The Q2 2023 earnings season is in the books for the US carriers and several clear trends from the quarter have come into focus. While much of Verizon and AT&T’s earnings calls centered around “lead-sheathed cables”, creating a buzz in the media, the top trends of the quarter for US operators were the ongoing strength of Xfinity and Spectrum Mobile, prepaid to postpaid/cable migration, and record low upgrade rates at the postpaid carriers. Overall phone net additions for Q2 2023 were down slightly YoY with the prepaid market losing value-conscious consumers to Xfinity and Spectrum Mobile, and as Verizon, AT&T and T-Mobile migrated high-value prepaid customers onto their postpaid plans. Additionally, the prepaid market continues to face challenges brought on by recent acquisitions. Meanwhile, existing customers at the postpaid carriers held off on upgrading their devices as overall economic uncertainty resulted in customers holding off on unnecessary upgrades.
Cable Players Continue to Win Subscribers
While each of the postpaid carriers posted positive net phone additions in the quarter, their share of net additions was decisively lower than last year. Verizon continues to lag AT&T and T-Mobile by a significant margin in new customer acquisition, but AT&T and T-Mobile are losing steam as the cable players snag a higher share of net additions. In Q1 2023, Xfinity and Spectrum claimed 53% of total net phone additions. In Q2 2023, the figure dropped to 44% but grew significantly from the previous year’s 29% share.

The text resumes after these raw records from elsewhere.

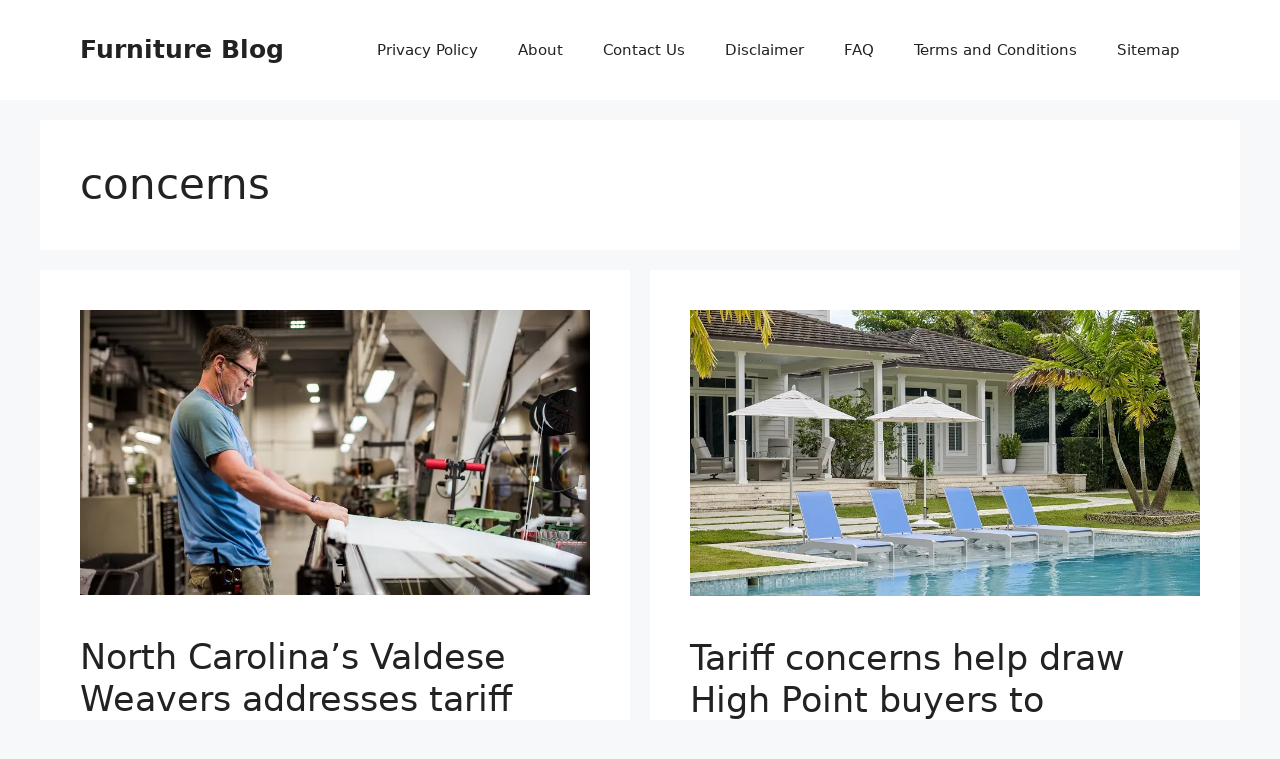

--- FILE ---
content_type: text/html; charset=utf-8
request_url: https://www.google.com/recaptcha/api2/aframe
body_size: 268
content:
<!DOCTYPE HTML><html><head><meta http-equiv="content-type" content="text/html; charset=UTF-8"></head><body><script nonce="jrGzKQSgK7GS2KifQI81zw">/** Anti-fraud and anti-abuse applications only. See google.com/recaptcha */ try{var clients={'sodar':'https://pagead2.googlesyndication.com/pagead/sodar?'};window.addEventListener("message",function(a){try{if(a.source===window.parent){var b=JSON.parse(a.data);var c=clients[b['id']];if(c){var d=document.createElement('img');d.src=c+b['params']+'&rc='+(localStorage.getItem("rc::a")?sessionStorage.getItem("rc::b"):"");window.document.body.appendChild(d);sessionStorage.setItem("rc::e",parseInt(sessionStorage.getItem("rc::e")||0)+1);localStorage.setItem("rc::h",'1768873806532');}}}catch(b){}});window.parent.postMessage("_grecaptcha_ready", "*");}catch(b){}</script></body></html>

The prepaid segment saw its third consecutive quarter of overall subscriber losses. The segment is seeing value-driven customers opt for competitively priced plans at Xfinity and Spectrum, while the postpaid carriers continue to migrate high-value prepaid customers onto postpaid plans. Verizon continues to see significant subscriber losses as it is still migrating the customers it obtained through the Tracfone acquisition onto its network and off AT&T and T-Mobile’s networks. Verizon has now lost about 1 million of the subscribers it gained from Tracfone. Similarly, Dish continues to see subscriber losses as it struggles to keep the Boost Mobile brand competitive with Metro and Cricket. Dish is also banking on strong performance from its new postpaid Boost Infinite services to keep the brand afloat, although delays in the launch of Boost Infinite and Dish’s slow network buildout have inspired skepticism.
Low Upgrade Rates in Postpaid
Device sales were minimal at the postpaid carriers through Q2 2023 as upgrade rates reached record lows and churn remained minimal. Consequently, equipment revenues were down significantly across the postpaid carriers. As our recent PR noted, smartphone shipments into the US were down 24% YoY, in large part driven by customers holding onto their devices for longer amid economic uncertainty, lower levels of innovation in the smartphone market, and ongoing improvements in device durability. Upgrade rates are likely to remain below last year’s levels through the end of the year and into 2024 constrained by macroeconomic headwinds, but upgrade rates should spike towards the end of Q3 2023 with the launch of the iPhone 15 and through the holiday shopping season in Q4 2023.
In Q2 2023, the carriers offered strong promotions for upgraders on flagship devices, keeping upgrade rates and device sales from falling further during the quarter. The carriers generally lose money on device sales and make up for it from service revenues. However, as the cable players snare a higher share of customer additions, the growth potential from subscriber growth and consequent service revenues is limited. To combat this situation, the carriers are looking to increase ARPU by offering higher value plans, but also by offering plans on discount to better compete with the cable players. We have also seen AT&T and Verizon increase prices on old plans to raise ARPU or encourage subscribers to adopt new service plans. Verizon and T-Mobile both restructured their service plans during Q2 2023, simplifying their menu of services and improving the value offered to customers. Meanwhile, AT&T stood pat with its slate of service plans but announced that later this year it would reduce its autopay discount to $5/month from $10/month, which will improve ARPU.
What to Expect in H2 2023
As 2023 marches on, we expect to see the carriers become even more competitive with their service promotions as the cable players continue to win in customer acquisition. Additionally, we see the carriers offering even more “bundling” opportunities, as they aggregate streaming services, internet service, and cellular service to improve their overall value offer. Meanwhile, prepaid will continue to struggle, as customers in this segment have been the worst hit by inflation. The second half of the year will see an uptick in device sales, as usual, with the launch of the Apple iPhone 15 in September and as the holiday shopping season sets in. However, we expect overall smartphone sales to remain down YoY.